A rally took the major from 120.24 to score 120.55 so far as Tokyo gets going. There is still some work to do to get into more positive territory above 120.85 and cloud base resistance, but bulls are making a base here through the 20 hourly SMA for a good start for the week.
However, there are little fundamentals to crystalise the bullish case this week as markets remain illiquid in the countdown to year end and it will be the start of 2016 that full markets return and adopt a theme one way or the other, most likely fixating on the divergences between the Fed and BoJ and whether that divergence can be extended so soon in Q1 to break out of the familiar ranges and away from the cluster of daily MA’s at this juncture.
USD/JPY levels
Technically, the price is still below the cluster of MA’s on the daily chart and until a break of the 200 DMA at 121.59, the bias remains to the downside in a yen positive environment.
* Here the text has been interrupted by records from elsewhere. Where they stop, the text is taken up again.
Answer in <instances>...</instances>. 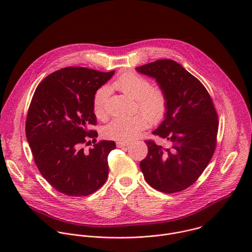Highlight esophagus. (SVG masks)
<instances>
[{"label":"esophagus","instance_id":"1","mask_svg":"<svg viewBox=\"0 0 252 252\" xmlns=\"http://www.w3.org/2000/svg\"><path fill=\"white\" fill-rule=\"evenodd\" d=\"M128 145H129V142H128V141H121V140L117 141V147H118V148H124V147H127Z\"/></svg>","mask_w":252,"mask_h":252}]
</instances>
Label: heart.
<instances>
[{
  "instance_id": "heart-1",
  "label": "heart",
  "mask_w": 252,
  "mask_h": 252,
  "mask_svg": "<svg viewBox=\"0 0 252 252\" xmlns=\"http://www.w3.org/2000/svg\"><path fill=\"white\" fill-rule=\"evenodd\" d=\"M113 87L129 97L135 99L138 110L146 116L120 117L106 125L102 133L107 138L128 141L147 128L149 121L153 124L160 123L166 116L168 100L165 93L158 88H152L151 82L136 73L127 71L122 74L113 84ZM110 89L106 86L99 88L94 96V113L97 119L107 116V99ZM149 120H148L147 119Z\"/></svg>"
}]
</instances>
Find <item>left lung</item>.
Masks as SVG:
<instances>
[{"instance_id": "obj_1", "label": "left lung", "mask_w": 252, "mask_h": 252, "mask_svg": "<svg viewBox=\"0 0 252 252\" xmlns=\"http://www.w3.org/2000/svg\"><path fill=\"white\" fill-rule=\"evenodd\" d=\"M135 69L155 78L167 96V114L153 133L170 143L162 148L146 140L149 153L139 167L155 189L185 190L197 181L214 154L218 113L204 86L175 61L158 60Z\"/></svg>"}]
</instances>
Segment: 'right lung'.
<instances>
[{
	"label": "right lung",
	"instance_id": "right-lung-1",
	"mask_svg": "<svg viewBox=\"0 0 252 252\" xmlns=\"http://www.w3.org/2000/svg\"><path fill=\"white\" fill-rule=\"evenodd\" d=\"M114 74L67 66L49 75L34 91L26 121L27 139L40 172L61 193L87 196L106 181L107 156L116 142L100 140L89 152L83 146L97 137L91 129L96 124L94 96Z\"/></svg>",
	"mask_w": 252,
	"mask_h": 252
}]
</instances>
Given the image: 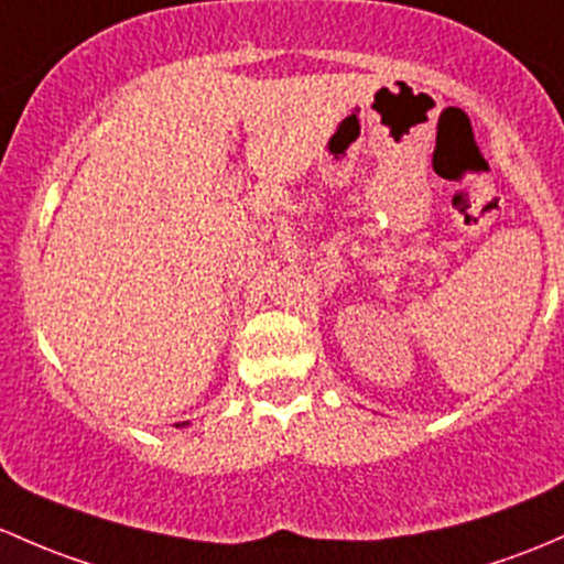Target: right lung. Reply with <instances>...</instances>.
<instances>
[{"mask_svg":"<svg viewBox=\"0 0 564 564\" xmlns=\"http://www.w3.org/2000/svg\"><path fill=\"white\" fill-rule=\"evenodd\" d=\"M186 424H188V422H183V424H175V426H186Z\"/></svg>","mask_w":564,"mask_h":564,"instance_id":"add662e5","label":"right lung"}]
</instances>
The base of the cloud on the bid at 120.85 is first key area on the upside case.
The recent rejection of resistance offered by the 123.77 recent high left the pair in the hands of the bears all the way to recent lows of 120.09. On lower attempts, the 119.11 2012-2015 uptrend is key. While, a continuation of the upside has 123.77 on the wide and this is guarding 125.00/28 (the August high).